Benjamin Larson. September 14, 8:09 p.m. Right on his due date. 7 lbs. 2 oz. 18.5 inches long.
Oliver came in shortly after to meet his new brother and I loved how big and excited his eyes were. He didn't want to touch him. He appeared to be nervous and clung to Shane as he drew near to my bed. He leaned over and when little Benjamin sneezed a little sneeze Oliver giggled. He is real and he is human. Phew.

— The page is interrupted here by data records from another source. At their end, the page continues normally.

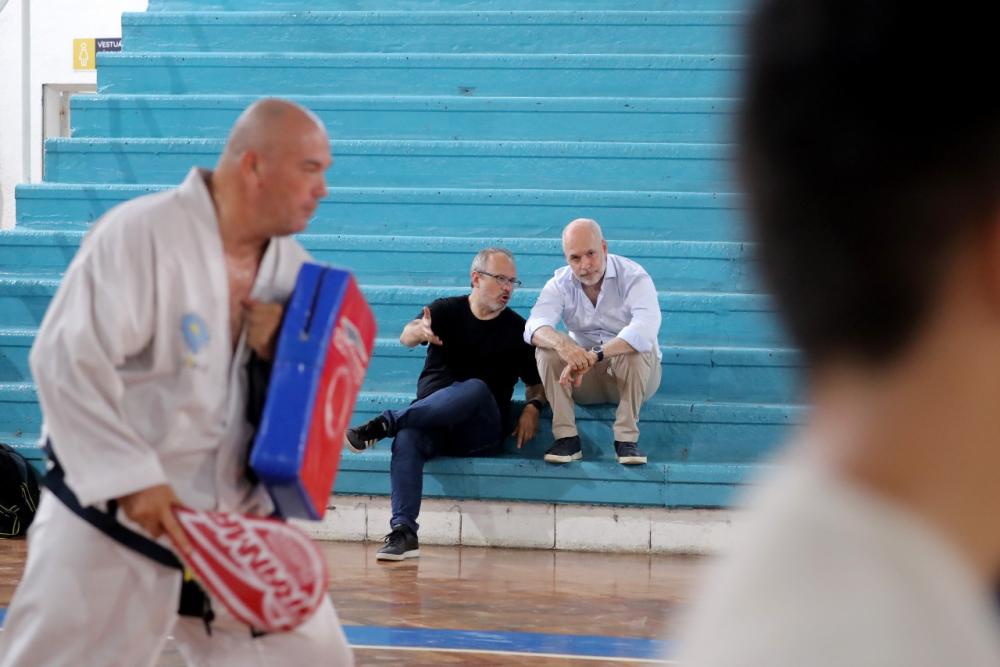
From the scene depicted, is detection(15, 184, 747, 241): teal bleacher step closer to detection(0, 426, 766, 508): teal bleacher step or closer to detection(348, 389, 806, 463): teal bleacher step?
detection(348, 389, 806, 463): teal bleacher step

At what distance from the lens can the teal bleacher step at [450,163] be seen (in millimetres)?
8859

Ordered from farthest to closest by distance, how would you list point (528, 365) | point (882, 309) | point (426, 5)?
point (426, 5)
point (528, 365)
point (882, 309)

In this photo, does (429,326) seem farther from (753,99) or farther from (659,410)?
(753,99)

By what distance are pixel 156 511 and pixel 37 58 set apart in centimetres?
1247

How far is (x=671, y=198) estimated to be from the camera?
28.1 feet

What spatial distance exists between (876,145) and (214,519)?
2.18m

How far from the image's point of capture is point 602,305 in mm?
7207

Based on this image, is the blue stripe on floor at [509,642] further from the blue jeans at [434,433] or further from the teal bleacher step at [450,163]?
the teal bleacher step at [450,163]

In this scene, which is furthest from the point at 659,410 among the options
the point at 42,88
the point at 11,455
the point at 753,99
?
the point at 42,88

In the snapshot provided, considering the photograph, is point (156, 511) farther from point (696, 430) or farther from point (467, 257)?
point (467, 257)

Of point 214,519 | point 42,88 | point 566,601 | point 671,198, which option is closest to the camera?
point 214,519

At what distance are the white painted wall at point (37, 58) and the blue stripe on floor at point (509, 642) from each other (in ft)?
33.0

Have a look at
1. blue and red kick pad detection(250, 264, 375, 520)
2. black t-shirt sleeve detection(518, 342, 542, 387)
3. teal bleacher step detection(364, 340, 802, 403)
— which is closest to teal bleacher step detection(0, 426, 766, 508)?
black t-shirt sleeve detection(518, 342, 542, 387)

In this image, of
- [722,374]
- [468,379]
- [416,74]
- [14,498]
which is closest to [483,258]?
[468,379]
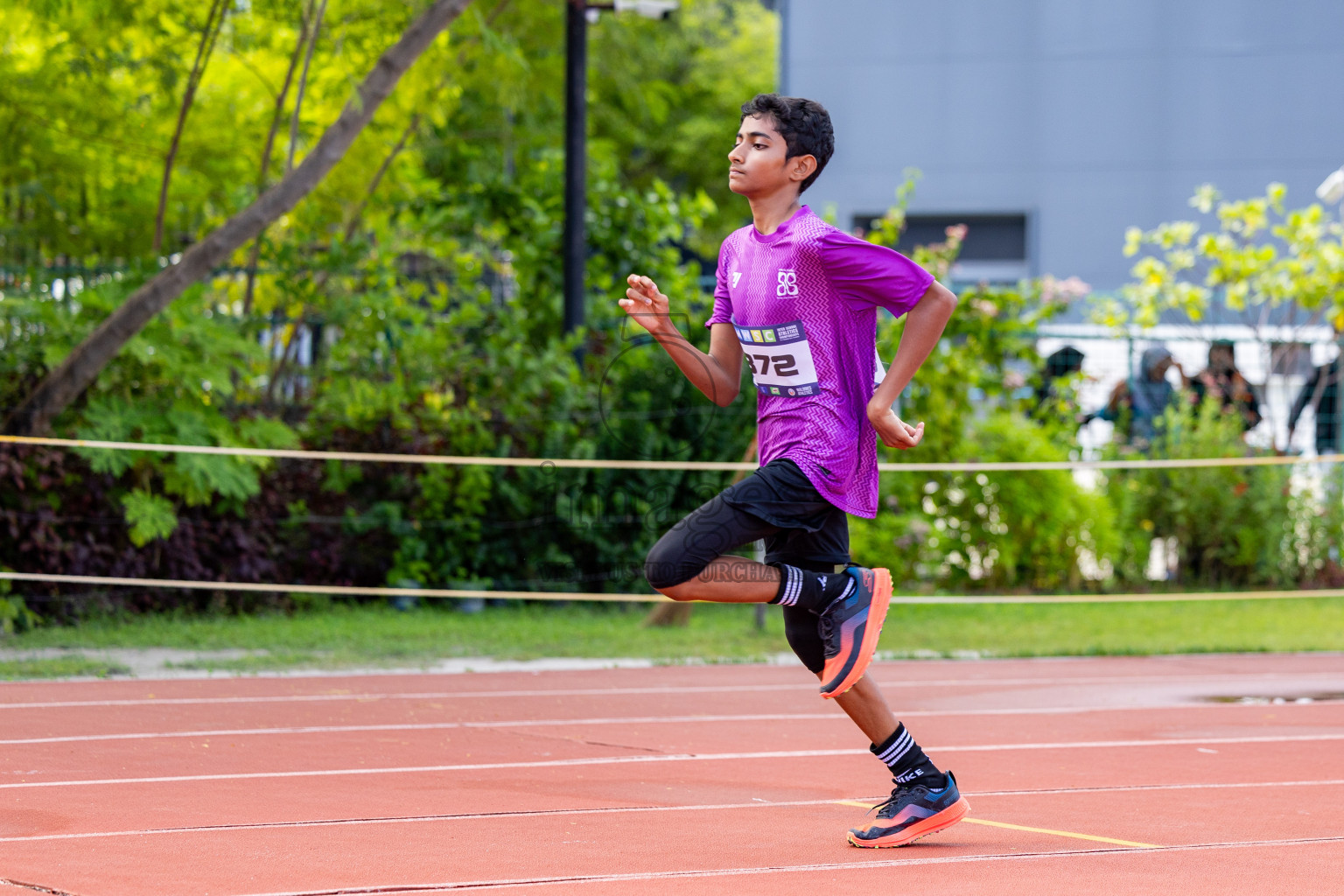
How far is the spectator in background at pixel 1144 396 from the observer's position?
45.8ft

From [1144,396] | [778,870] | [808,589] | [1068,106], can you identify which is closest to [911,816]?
[778,870]

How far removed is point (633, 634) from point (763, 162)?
20.3ft

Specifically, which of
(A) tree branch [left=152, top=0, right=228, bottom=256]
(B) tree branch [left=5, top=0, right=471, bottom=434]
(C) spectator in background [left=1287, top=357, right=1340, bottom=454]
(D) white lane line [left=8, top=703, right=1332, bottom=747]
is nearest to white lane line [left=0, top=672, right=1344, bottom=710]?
(D) white lane line [left=8, top=703, right=1332, bottom=747]

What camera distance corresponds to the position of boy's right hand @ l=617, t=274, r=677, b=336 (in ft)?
13.9

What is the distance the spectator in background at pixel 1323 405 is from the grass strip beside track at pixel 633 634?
299 cm

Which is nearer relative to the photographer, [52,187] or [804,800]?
[804,800]

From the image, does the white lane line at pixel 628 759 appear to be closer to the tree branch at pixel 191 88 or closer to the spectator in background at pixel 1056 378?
the tree branch at pixel 191 88

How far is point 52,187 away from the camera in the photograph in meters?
11.3

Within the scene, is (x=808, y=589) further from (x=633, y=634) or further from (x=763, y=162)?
(x=633, y=634)

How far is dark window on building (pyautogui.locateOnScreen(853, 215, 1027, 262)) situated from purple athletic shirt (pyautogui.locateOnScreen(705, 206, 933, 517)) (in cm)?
2663

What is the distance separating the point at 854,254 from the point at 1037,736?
127 inches

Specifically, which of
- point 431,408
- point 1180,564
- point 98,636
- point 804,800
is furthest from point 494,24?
point 804,800

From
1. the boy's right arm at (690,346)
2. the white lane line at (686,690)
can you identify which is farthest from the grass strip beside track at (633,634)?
the boy's right arm at (690,346)

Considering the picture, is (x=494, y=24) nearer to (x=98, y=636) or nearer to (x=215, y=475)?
(x=215, y=475)
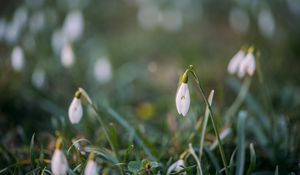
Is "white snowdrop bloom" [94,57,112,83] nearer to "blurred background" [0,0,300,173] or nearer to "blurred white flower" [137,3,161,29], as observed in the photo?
"blurred background" [0,0,300,173]

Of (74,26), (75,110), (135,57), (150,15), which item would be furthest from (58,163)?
(150,15)

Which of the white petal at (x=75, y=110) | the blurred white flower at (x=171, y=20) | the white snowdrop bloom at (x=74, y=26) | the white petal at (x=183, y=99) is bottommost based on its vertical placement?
the white petal at (x=75, y=110)

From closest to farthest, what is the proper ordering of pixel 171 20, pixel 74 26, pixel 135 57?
pixel 74 26
pixel 135 57
pixel 171 20

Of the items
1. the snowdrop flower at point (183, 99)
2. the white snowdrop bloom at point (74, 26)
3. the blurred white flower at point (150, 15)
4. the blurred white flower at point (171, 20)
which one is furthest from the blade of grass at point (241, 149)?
the blurred white flower at point (150, 15)

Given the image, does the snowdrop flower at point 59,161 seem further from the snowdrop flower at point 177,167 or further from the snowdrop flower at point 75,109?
the snowdrop flower at point 177,167

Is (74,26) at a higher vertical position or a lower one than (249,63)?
higher

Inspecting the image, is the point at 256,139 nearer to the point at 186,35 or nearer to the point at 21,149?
the point at 21,149

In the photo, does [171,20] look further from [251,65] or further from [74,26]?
[251,65]

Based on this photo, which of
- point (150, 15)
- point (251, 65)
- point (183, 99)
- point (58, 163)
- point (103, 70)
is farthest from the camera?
point (150, 15)

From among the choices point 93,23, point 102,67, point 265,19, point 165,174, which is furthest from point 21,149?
point 93,23
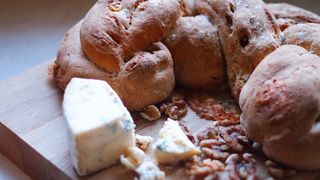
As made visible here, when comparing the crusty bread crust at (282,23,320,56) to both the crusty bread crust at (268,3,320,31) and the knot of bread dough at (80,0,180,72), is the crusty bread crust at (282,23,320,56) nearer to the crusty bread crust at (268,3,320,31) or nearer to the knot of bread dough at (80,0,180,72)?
the crusty bread crust at (268,3,320,31)

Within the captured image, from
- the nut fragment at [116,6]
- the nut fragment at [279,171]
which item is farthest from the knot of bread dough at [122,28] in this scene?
the nut fragment at [279,171]

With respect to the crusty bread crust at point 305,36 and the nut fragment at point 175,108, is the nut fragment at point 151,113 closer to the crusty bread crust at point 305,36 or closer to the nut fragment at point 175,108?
the nut fragment at point 175,108

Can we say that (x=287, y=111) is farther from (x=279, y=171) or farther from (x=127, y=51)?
(x=127, y=51)

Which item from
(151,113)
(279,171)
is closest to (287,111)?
(279,171)

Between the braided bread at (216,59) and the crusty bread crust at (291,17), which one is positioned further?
the crusty bread crust at (291,17)

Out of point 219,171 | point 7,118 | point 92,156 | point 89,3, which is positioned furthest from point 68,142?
point 89,3

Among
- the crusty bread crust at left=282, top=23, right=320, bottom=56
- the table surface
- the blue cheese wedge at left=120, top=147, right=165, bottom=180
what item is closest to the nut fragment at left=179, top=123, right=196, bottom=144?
the blue cheese wedge at left=120, top=147, right=165, bottom=180

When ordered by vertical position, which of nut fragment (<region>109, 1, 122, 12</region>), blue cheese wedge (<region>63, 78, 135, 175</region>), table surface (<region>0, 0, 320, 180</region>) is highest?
nut fragment (<region>109, 1, 122, 12</region>)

We made it home in less than 24 hours and I'm recovering quickly with the help of pain medication. It's amazing how Benjamin has made himself comfortable in our home. We have been unceasingly blessed as friends bring meals, send gifts and pitch in to buy us the expensive necessities for a new baby. I can honestly say this first week with our new son has been blissful. Even in the middle of the night I am thankful to be woken up as it gives me reason to cuddle and stare at Benjamin in peace. Oliver is happily adjusting. He doesn't seem shocked that the baby is still living with us. Shane and I appreciate baby's nap times so we can play and be alone with Oliver like old times. I've only cried once, so I suppose I'm not experiencing any postpartum depression at this point. I'm enjoying this vacation of family-filled days. I feel like I'm being filled to the brim of what I've been lacking for months. I've only thought of work maybe twice but am soon distracted by little squeaks and baby smells. This is what it's like for my cup to overflow.